# Not sure what I'm doing wrong



## texmaster (Jan 3, 2010)

So I'm trying to test a new Aristo Craft engine I bought. I don't have connectors for the wire yet.

Here is my test layout. 4x4










Here is the connection:










The power supply










For some reason I can't get power at all to the track. The lionel doesn't light up at all on the unit only the power supply brick lights up. Not sure what I'm doing wrong here. Can anyone see something I'm doing wrong that's obvious?


----------



## Big Ed (Jun 16, 2009)

That is an AC transformer you need DC for the train?


http://www.aristocraft.com/Crest-Electronics.html


----------



## Big Ed (Jun 16, 2009)

Yours are DC powered right?

MTH put out locomotives that are both either AC or DC.


----------



## texmaster (Jan 3, 2010)

big ed said:


> That is an AC transformer you need DC for the train?
> 
> 
> http://www.aristocraft.com/Crest-Electronics.html


Ok that would explain it Doh! :smilie_auslachen:

I also have an MTH TIU with its own power supply. Is that a DC as well or is it AC? Man I feel stupid but up to this point I've only used MTH for MTH trains


----------



## Big Ed (Jun 16, 2009)

I know nothing about the TUI.
It should say on the power supply what it is?

The Aristo is DC right, the link I gave was for their G scale power supply. You don't have to get those, any DC should work.

I only have my cheap G scale Christmas train. That is all the G I have ever had.


----------



## santafe158 (Jul 14, 2010)

I believe the TIU would but out AC power to the tracks.


----------



## texmaster (Jan 3, 2010)

It says A/C. Shoot me already.


----------



## gunrunnerjohn (Nov 10, 2010)

While the TIU can pass DC, it only does that on the fixed channels, and only if you put DC into it. 

I think you're on the road to happiness if you use DC to power the train.


----------



## texmaster (Jan 3, 2010)

ok I found my old Bachman DCC Commander and gave it a shot, still nothing. Do I not have enough power?


----------



## Big Ed (Jun 16, 2009)

texmaster said:


> ok I found my old Bachman DCC Commander and gave it a shot, still nothing. Do I not have enough power?



I did a search of the one you listed, it came back with a few of them but different ones.


Is this what your trying power it with?
http://www.bachmanntrains.com/home-usa/ez_content/EZ_Command_instructions.pdf
I don't know anything about that either but in the manual it says the following,

Next, attach the bare ends of the track power wire to the point where you
previously supplied power from your DC controller to your layout (figure 4).

====

Questions on the material ::
1. From the forum thread on powering a new Aristo Craft engine, extract the passage that begins at the words "# Not sure what" and stops after the words "the wire yet.".
2. Answer these questions using the forum thread on powering a new Aristo Craft engine:
(a) What size is texmaster's test layout?
(b) What does the power supply for texmaster's MTH TIU say it is?
(c) According to gunrunnerjohn, on which channels can the TIU pass DC?

Supplied information ::
====

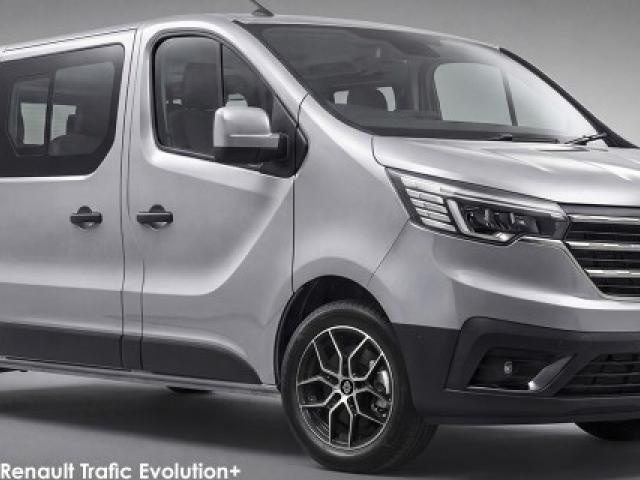 Renault Trafic 2.0dCi Evolution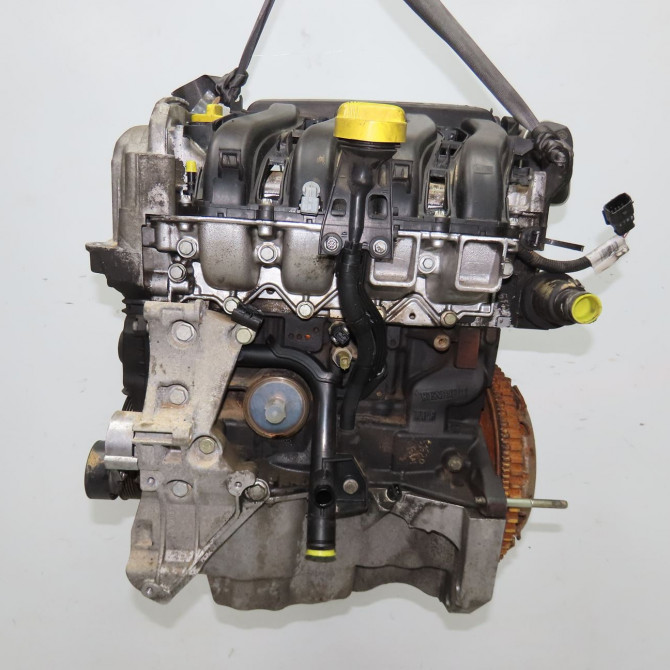 Moteur essence occasion RENAULT MODUS Phase 1 09-2004->12-2007 1.4i 16v 7701475921 2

====

Per-task outputs ::
1.
# Not sure what I'm doing wrong



## texmaster (Jan 3, 2010)

So I'm trying to test a new Aristo Craft engine I bought. I don't have connectors for the wire yet.

2.
(a) 4x4.
(b) A/C.
(c) Only the fixed channels, and only if DC is put into it.